This notebook presents basic usage examples of the XPandas package.

Example dataset¶

from io import BytesIO
from zipfile import ZipFile
from urllib.request import urlopen

import numpy as np
import pandas as pd
import os, sys
import requests

sys.path.insert(0, '..')

from xpandas.data_container import *
from xpandas.transformers import TimeSeriesTransformer, TimeSeriesWindowTransformer

/Users/iwitaly/anaconda/lib/python3.6/site-packages/statsmodels/compat/pandas.py:56: FutureWarning: The pandas.core.datetools module is deprecated and will be removed in a future version. Please use the pandas.tseries module instead.
  from pandas.core import datetools

The usage example shown is based on open source time series data set.

The first thing we need to do is to read data. Here, we use the urlopen function from Python’s built-in urllib to download data set and limit the length of each data series.
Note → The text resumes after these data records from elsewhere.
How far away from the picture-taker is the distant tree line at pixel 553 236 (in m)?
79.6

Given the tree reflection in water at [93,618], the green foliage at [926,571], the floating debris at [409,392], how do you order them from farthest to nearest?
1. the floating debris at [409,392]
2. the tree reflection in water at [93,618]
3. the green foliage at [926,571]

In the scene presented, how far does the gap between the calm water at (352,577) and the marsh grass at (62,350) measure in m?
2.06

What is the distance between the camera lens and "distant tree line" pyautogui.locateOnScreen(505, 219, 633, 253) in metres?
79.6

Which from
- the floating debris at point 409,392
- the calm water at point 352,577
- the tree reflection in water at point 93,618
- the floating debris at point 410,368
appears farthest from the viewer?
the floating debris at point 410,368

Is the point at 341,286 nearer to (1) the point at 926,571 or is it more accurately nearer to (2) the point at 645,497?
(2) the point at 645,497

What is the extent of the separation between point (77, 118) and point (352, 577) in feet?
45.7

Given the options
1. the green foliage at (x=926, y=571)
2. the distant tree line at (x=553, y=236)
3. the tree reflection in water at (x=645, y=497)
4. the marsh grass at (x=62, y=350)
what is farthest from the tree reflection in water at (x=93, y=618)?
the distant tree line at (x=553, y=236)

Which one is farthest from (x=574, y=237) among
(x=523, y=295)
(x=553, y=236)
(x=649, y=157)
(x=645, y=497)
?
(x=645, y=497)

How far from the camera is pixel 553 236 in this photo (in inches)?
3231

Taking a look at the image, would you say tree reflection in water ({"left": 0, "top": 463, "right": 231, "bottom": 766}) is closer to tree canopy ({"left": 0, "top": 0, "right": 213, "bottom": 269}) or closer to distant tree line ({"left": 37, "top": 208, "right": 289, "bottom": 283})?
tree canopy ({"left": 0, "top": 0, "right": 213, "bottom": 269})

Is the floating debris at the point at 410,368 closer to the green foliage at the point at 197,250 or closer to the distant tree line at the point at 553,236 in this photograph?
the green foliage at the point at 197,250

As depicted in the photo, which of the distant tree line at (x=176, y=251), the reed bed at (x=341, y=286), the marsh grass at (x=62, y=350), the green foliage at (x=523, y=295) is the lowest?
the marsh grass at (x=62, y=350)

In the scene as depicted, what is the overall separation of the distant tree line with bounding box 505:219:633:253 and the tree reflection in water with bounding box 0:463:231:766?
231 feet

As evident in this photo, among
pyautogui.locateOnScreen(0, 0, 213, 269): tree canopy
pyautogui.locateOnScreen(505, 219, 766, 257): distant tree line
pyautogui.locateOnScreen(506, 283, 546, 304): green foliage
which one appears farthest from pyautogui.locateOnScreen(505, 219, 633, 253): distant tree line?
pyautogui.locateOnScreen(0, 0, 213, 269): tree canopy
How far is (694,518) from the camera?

url = "http://timeseriesclassification.com/Downloads/FordA.zip"
series_offset = 505

url = urlopen(url)
zipfile = ZipFile(BytesIO(url.read()))
lines = zipfile.open('FordA/FordA.csv').readlines()
lines = [l.decode('utf-8') for l in lines]
lines = lines[series_offset:]

lines is now a list of strings representing timeseries in a comma separated format that we can convert into floats

lines = [list(map(float, l.split(','))) for l in lines]

lines[0][:10]

[1.1871,
 0.4096,
 -0.43154,
 -1.231,
 -1.9055,
 -2.3824,
 -2.588,
 -2.5018,
 -2.1353,
 -1.574]

Let’s convert each embedded list into more convenient pandas.Series object.

lines = [pd.Series(l) for l in lines]

lines[0][:10]

  1.18710
  0.40960
 -0.43154
 -1.23100
 -1.90550
 -2.38240
 -2.58800
 -2.50180
 -2.13530
 -1.57400
dtype: float64

XPandas: Data structures¶

XSeries¶

XSeries is a 1d data container that can store any objects inside.

Using the pandas.Series objects we can encapsulate the list lines into XSeries object. The object has a global index of series and an sub-index for each pandas.Series.

X = XSeries(lines)

X.head()

  0      1.187100
    0.409600
   -0.43154...
  0      0.094261
    0.310310
    0.53060...
  0     -1.157000
   -1.592600
   -1.50960...
  0      0.356960
    0.300850
    0.24314...
  0      0.307980
    0.370350
    0.26015...
dtype: object
data_type: <class 'pandas.core.series.Series'>

The output reveals the data_type property of the XSeries object which contains the type of the contained objects, in this case, pandas.Series. The XSeries is thus build up of pandas.Series. Specifically, X supports all methods of its containing object pandas.Series.

XDataFrame¶

XDataFrame is an abstract 2d container that is based on pandas.DataFrame and stores XSeries objects.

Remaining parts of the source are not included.